(GOOG) Sprint Launches Budget Android Smartphone

Given the growing market for Google’s (GOOG) Android-based smartphones, Sprint Nextel Corporation (S) is adding another such device to its existing line of Android smartphones. The company launched ZTE Fury, an Android 2.3 Gingerbread smartphone at $19.99 after a rebate of $50.00. The USP of the phone not only lies in having an Android operating system but also in its pricing which remains pocket friendly.

All this while, Sprint primarily focused on introducing top-end devices, like including Apple’s (AAPL) iPhone 4 and 4S in October last year. These devices have remained accretive for the carrier, generating solid margin gains. But their high subsidies, representing nearly 40% of the device’s cost continues to be a significant headwind going forward.

As a result, we believe that company’s interest in marketing handsets like ZTE Fury, indicates its strategy to focus on lower end market, which can eventually provide increased cost synergies. Additionally, the company continues to adhere to its regular pricing plans, which will also apply on this new addition, eventually leading to more revenue gains.

Apart from hefty post-paid contracts, the company is gradually making its presence felt in the prepaid market. Sprint’s multi-brand prepaid strategies like Boost Mobile, Assurance Wireless and Virgin Mobile are making significant contributions to the company’s subscriber growth. Sprint’s innovative offers like $50 Monthly Unlimited plan with Shrinkage, Beyond Talk plans and Broadband2Go have helped its prepaid brands to differentiate themselves in a rapidly growing market in which the demand for affordable pricing plans are rising, lifting the market positions for service providers like MetroPCS Communications (PCS), United States Cellular Corporation (USM)and Leap Wireless (LEAP).
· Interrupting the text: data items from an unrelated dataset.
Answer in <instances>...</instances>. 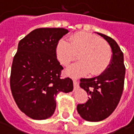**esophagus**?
Masks as SVG:
<instances>
[{
	"label": "esophagus",
	"mask_w": 134,
	"mask_h": 134,
	"mask_svg": "<svg viewBox=\"0 0 134 134\" xmlns=\"http://www.w3.org/2000/svg\"><path fill=\"white\" fill-rule=\"evenodd\" d=\"M73 83H74V87L75 88H77L79 86V81L77 80L76 78L73 79Z\"/></svg>",
	"instance_id": "obj_1"
}]
</instances>
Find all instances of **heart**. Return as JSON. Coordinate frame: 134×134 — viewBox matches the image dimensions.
<instances>
[{"label":"heart","instance_id":"b5f03b06","mask_svg":"<svg viewBox=\"0 0 134 134\" xmlns=\"http://www.w3.org/2000/svg\"><path fill=\"white\" fill-rule=\"evenodd\" d=\"M68 40L60 39L56 48L59 63L68 66L78 54L79 59L66 70L71 76L86 75H98L104 72L110 63L112 50L105 40L86 32H77L69 36Z\"/></svg>","mask_w":134,"mask_h":134}]
</instances>
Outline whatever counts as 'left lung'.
Listing matches in <instances>:
<instances>
[{
  "mask_svg": "<svg viewBox=\"0 0 134 134\" xmlns=\"http://www.w3.org/2000/svg\"><path fill=\"white\" fill-rule=\"evenodd\" d=\"M97 34L110 44L113 57L104 73L92 78L80 79V87L90 97L86 103L79 104L77 110L83 119L89 121H102L116 110L123 92L125 75L124 55L119 46L110 36Z\"/></svg>",
  "mask_w": 134,
  "mask_h": 134,
  "instance_id": "left-lung-1",
  "label": "left lung"
}]
</instances>
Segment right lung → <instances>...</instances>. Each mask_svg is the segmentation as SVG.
I'll list each match as a JSON object with an SVG mask.
<instances>
[{"label":"right lung","mask_w":134,"mask_h":134,"mask_svg":"<svg viewBox=\"0 0 134 134\" xmlns=\"http://www.w3.org/2000/svg\"><path fill=\"white\" fill-rule=\"evenodd\" d=\"M69 32L64 28H38L20 40L14 56L10 89L18 108L30 118L48 119L56 109V97L73 90L70 77L63 78L56 54L59 40Z\"/></svg>","instance_id":"right-lung-1"}]
</instances>
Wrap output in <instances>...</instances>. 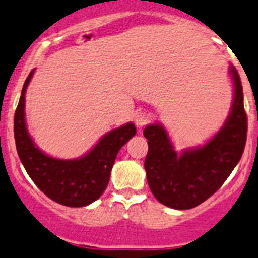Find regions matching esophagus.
<instances>
[{
	"instance_id": "esophagus-1",
	"label": "esophagus",
	"mask_w": 258,
	"mask_h": 258,
	"mask_svg": "<svg viewBox=\"0 0 258 258\" xmlns=\"http://www.w3.org/2000/svg\"><path fill=\"white\" fill-rule=\"evenodd\" d=\"M149 122H150V114L146 113V112H140V113L136 116V118H135V123H136L137 128L139 130L144 128Z\"/></svg>"
}]
</instances>
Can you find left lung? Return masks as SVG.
I'll return each mask as SVG.
<instances>
[{"mask_svg": "<svg viewBox=\"0 0 258 258\" xmlns=\"http://www.w3.org/2000/svg\"><path fill=\"white\" fill-rule=\"evenodd\" d=\"M234 86L232 111L223 127L202 147L177 154L161 124L144 130L149 152L145 170L155 198L174 209H190L212 197L241 160L247 139V114L241 78L229 68Z\"/></svg>", "mask_w": 258, "mask_h": 258, "instance_id": "8db88e82", "label": "left lung"}]
</instances>
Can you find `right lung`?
<instances>
[{
  "mask_svg": "<svg viewBox=\"0 0 258 258\" xmlns=\"http://www.w3.org/2000/svg\"><path fill=\"white\" fill-rule=\"evenodd\" d=\"M32 74L34 71L25 81L14 118L20 160L35 185L51 201L67 207L88 206L106 190L117 154L136 135L135 124L130 122L112 130L81 159L60 160L47 156L35 146L25 122V92Z\"/></svg>",
  "mask_w": 258,
  "mask_h": 258,
  "instance_id": "add662e5",
  "label": "right lung"
}]
</instances>
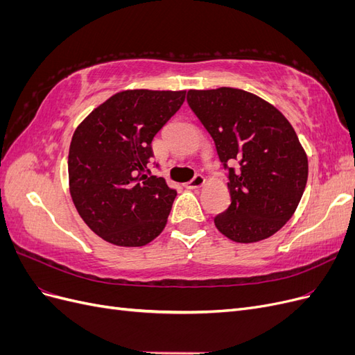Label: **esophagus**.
<instances>
[{"instance_id": "1", "label": "esophagus", "mask_w": 355, "mask_h": 355, "mask_svg": "<svg viewBox=\"0 0 355 355\" xmlns=\"http://www.w3.org/2000/svg\"><path fill=\"white\" fill-rule=\"evenodd\" d=\"M204 184H206V179H204L201 175H197L191 182H188L185 188L187 189H197V188H201Z\"/></svg>"}]
</instances>
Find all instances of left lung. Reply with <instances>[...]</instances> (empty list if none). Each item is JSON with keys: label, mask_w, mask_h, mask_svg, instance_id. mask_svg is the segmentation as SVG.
<instances>
[{"label": "left lung", "mask_w": 355, "mask_h": 355, "mask_svg": "<svg viewBox=\"0 0 355 355\" xmlns=\"http://www.w3.org/2000/svg\"><path fill=\"white\" fill-rule=\"evenodd\" d=\"M187 99L230 171L231 204L214 225L235 243L270 239L293 216L306 187L308 157L295 128L274 105L245 90H189Z\"/></svg>", "instance_id": "obj_1"}]
</instances>
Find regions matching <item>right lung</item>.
<instances>
[{"label":"right lung","instance_id":"obj_1","mask_svg":"<svg viewBox=\"0 0 355 355\" xmlns=\"http://www.w3.org/2000/svg\"><path fill=\"white\" fill-rule=\"evenodd\" d=\"M187 90H123L73 132L69 192L81 219L101 239L142 247L163 232L176 191L149 175L153 139L185 102Z\"/></svg>","mask_w":355,"mask_h":355}]
</instances>
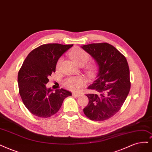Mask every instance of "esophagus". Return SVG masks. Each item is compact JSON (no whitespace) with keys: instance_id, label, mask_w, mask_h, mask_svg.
Returning a JSON list of instances; mask_svg holds the SVG:
<instances>
[{"instance_id":"obj_1","label":"esophagus","mask_w":152,"mask_h":152,"mask_svg":"<svg viewBox=\"0 0 152 152\" xmlns=\"http://www.w3.org/2000/svg\"><path fill=\"white\" fill-rule=\"evenodd\" d=\"M72 96H75V97H79L81 96V94L79 93H72Z\"/></svg>"}]
</instances>
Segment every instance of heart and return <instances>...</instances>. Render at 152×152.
Segmentation results:
<instances>
[{"label": "heart", "instance_id": "b5f03b06", "mask_svg": "<svg viewBox=\"0 0 152 152\" xmlns=\"http://www.w3.org/2000/svg\"><path fill=\"white\" fill-rule=\"evenodd\" d=\"M70 58L75 63L80 66L85 65L90 59V55L85 50L81 48H75L69 54ZM61 59H59L57 63V67H59L61 63ZM95 69L94 65H89L86 67L87 72L89 74H92ZM63 86L67 89L73 91H77L85 84V80L82 77L71 76L65 79L63 82Z\"/></svg>", "mask_w": 152, "mask_h": 152}]
</instances>
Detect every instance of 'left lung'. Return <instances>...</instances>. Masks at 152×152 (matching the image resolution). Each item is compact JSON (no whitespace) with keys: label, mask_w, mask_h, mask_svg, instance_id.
<instances>
[{"label":"left lung","mask_w":152,"mask_h":152,"mask_svg":"<svg viewBox=\"0 0 152 152\" xmlns=\"http://www.w3.org/2000/svg\"><path fill=\"white\" fill-rule=\"evenodd\" d=\"M96 60L98 72L86 94L89 103L83 109L91 120L102 121L110 118L124 103L131 87L127 60L118 50L106 43H93L81 47Z\"/></svg>","instance_id":"1"}]
</instances>
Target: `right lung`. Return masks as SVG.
<instances>
[{
    "instance_id": "right-lung-1",
    "label": "right lung",
    "mask_w": 152,
    "mask_h": 152,
    "mask_svg": "<svg viewBox=\"0 0 152 152\" xmlns=\"http://www.w3.org/2000/svg\"><path fill=\"white\" fill-rule=\"evenodd\" d=\"M73 46L57 43L42 44L27 55L18 72L19 91L24 104L32 114L49 118L60 109L63 100L71 96L64 89L54 92L46 88L48 77L56 71L59 58Z\"/></svg>"
}]
</instances>
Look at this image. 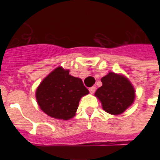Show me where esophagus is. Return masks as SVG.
Returning <instances> with one entry per match:
<instances>
[{"instance_id": "obj_1", "label": "esophagus", "mask_w": 160, "mask_h": 160, "mask_svg": "<svg viewBox=\"0 0 160 160\" xmlns=\"http://www.w3.org/2000/svg\"><path fill=\"white\" fill-rule=\"evenodd\" d=\"M95 91H96V87H92L89 88V92H90L91 93H94Z\"/></svg>"}]
</instances>
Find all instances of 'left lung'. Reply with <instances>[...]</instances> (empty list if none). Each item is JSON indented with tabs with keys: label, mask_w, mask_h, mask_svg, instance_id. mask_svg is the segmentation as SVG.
<instances>
[{
	"label": "left lung",
	"mask_w": 160,
	"mask_h": 160,
	"mask_svg": "<svg viewBox=\"0 0 160 160\" xmlns=\"http://www.w3.org/2000/svg\"><path fill=\"white\" fill-rule=\"evenodd\" d=\"M103 86L95 95L102 103L104 111L112 115L122 114L134 100V89L125 77L109 73L101 79Z\"/></svg>",
	"instance_id": "8db88e82"
}]
</instances>
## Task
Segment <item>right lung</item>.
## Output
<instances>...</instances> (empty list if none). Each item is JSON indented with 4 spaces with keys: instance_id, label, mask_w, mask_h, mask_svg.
Masks as SVG:
<instances>
[{
    "instance_id": "obj_1",
    "label": "right lung",
    "mask_w": 160,
    "mask_h": 160,
    "mask_svg": "<svg viewBox=\"0 0 160 160\" xmlns=\"http://www.w3.org/2000/svg\"><path fill=\"white\" fill-rule=\"evenodd\" d=\"M88 93L80 78L59 67L41 82L36 98L41 110L48 116L68 120L75 115L81 97Z\"/></svg>"
}]
</instances>
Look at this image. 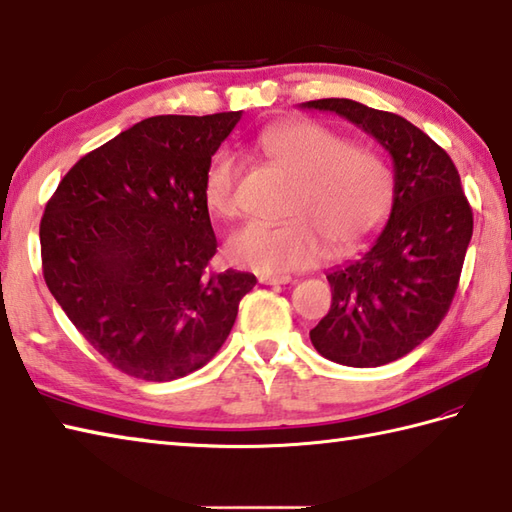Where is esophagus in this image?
<instances>
[{"instance_id":"esophagus-1","label":"esophagus","mask_w":512,"mask_h":512,"mask_svg":"<svg viewBox=\"0 0 512 512\" xmlns=\"http://www.w3.org/2000/svg\"><path fill=\"white\" fill-rule=\"evenodd\" d=\"M259 281L266 286H286V284H290L292 277L290 275H262L259 277Z\"/></svg>"}]
</instances>
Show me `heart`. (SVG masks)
I'll list each match as a JSON object with an SVG mask.
<instances>
[{
	"label": "heart",
	"mask_w": 512,
	"mask_h": 512,
	"mask_svg": "<svg viewBox=\"0 0 512 512\" xmlns=\"http://www.w3.org/2000/svg\"><path fill=\"white\" fill-rule=\"evenodd\" d=\"M257 145L297 178L290 217L284 224L248 222L228 237L226 255L233 264L262 275H286L312 266L323 253L347 250L385 222L394 202V176L387 162L350 143L332 129L299 121L264 129ZM239 158L220 149L204 173V202L217 217L237 213L235 182Z\"/></svg>",
	"instance_id": "heart-1"
}]
</instances>
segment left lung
I'll list each match as a JSON object with an SVG mask.
<instances>
[{
	"label": "left lung",
	"instance_id": "left-lung-1",
	"mask_svg": "<svg viewBox=\"0 0 512 512\" xmlns=\"http://www.w3.org/2000/svg\"><path fill=\"white\" fill-rule=\"evenodd\" d=\"M332 112L376 138L394 162V204L376 242L328 273L330 312L310 330L321 356L347 367L398 361L449 312L473 235L460 173L407 118L350 99L301 103Z\"/></svg>",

In terms of network technology, the company remains competitive with the proposed deployment of 4G LTE technology in mid 2012. The LTE coverage is expected to extend to more than 250 million customers with 22,000 cell sites by 2013.

However, heavy expenses on network integration, followed by re-branding expenses of $600–$700 million and depreciation charges of $450–$550 million in the first quarter and $1.2–$1.5 billion in fiscal 2012 are some of the financial headwinds, which the company is likely to face in the near term. Further, the extended network-sharing deal with Clearwire raising Sprint’s payment commitments is expected to dilute its free cash flow over the next two years. Sprint would pay $926 million over the next two years. In addition, Sprint would also make prepayments of $350 million for LTE capacity, provided Clearwire meets certain build-out targets by June 2013. Given that Sprint currently does not have a controlling interest in Clearwire despite its economic ownership of over 50%, changes in corporate strategy could adversely affect Sprint or reduce the value of its investment.

We currently maintain our long-term Neutral recommendation on Sprint. For the short term (1–3 months), the stock retains a Zacks #3 Rank.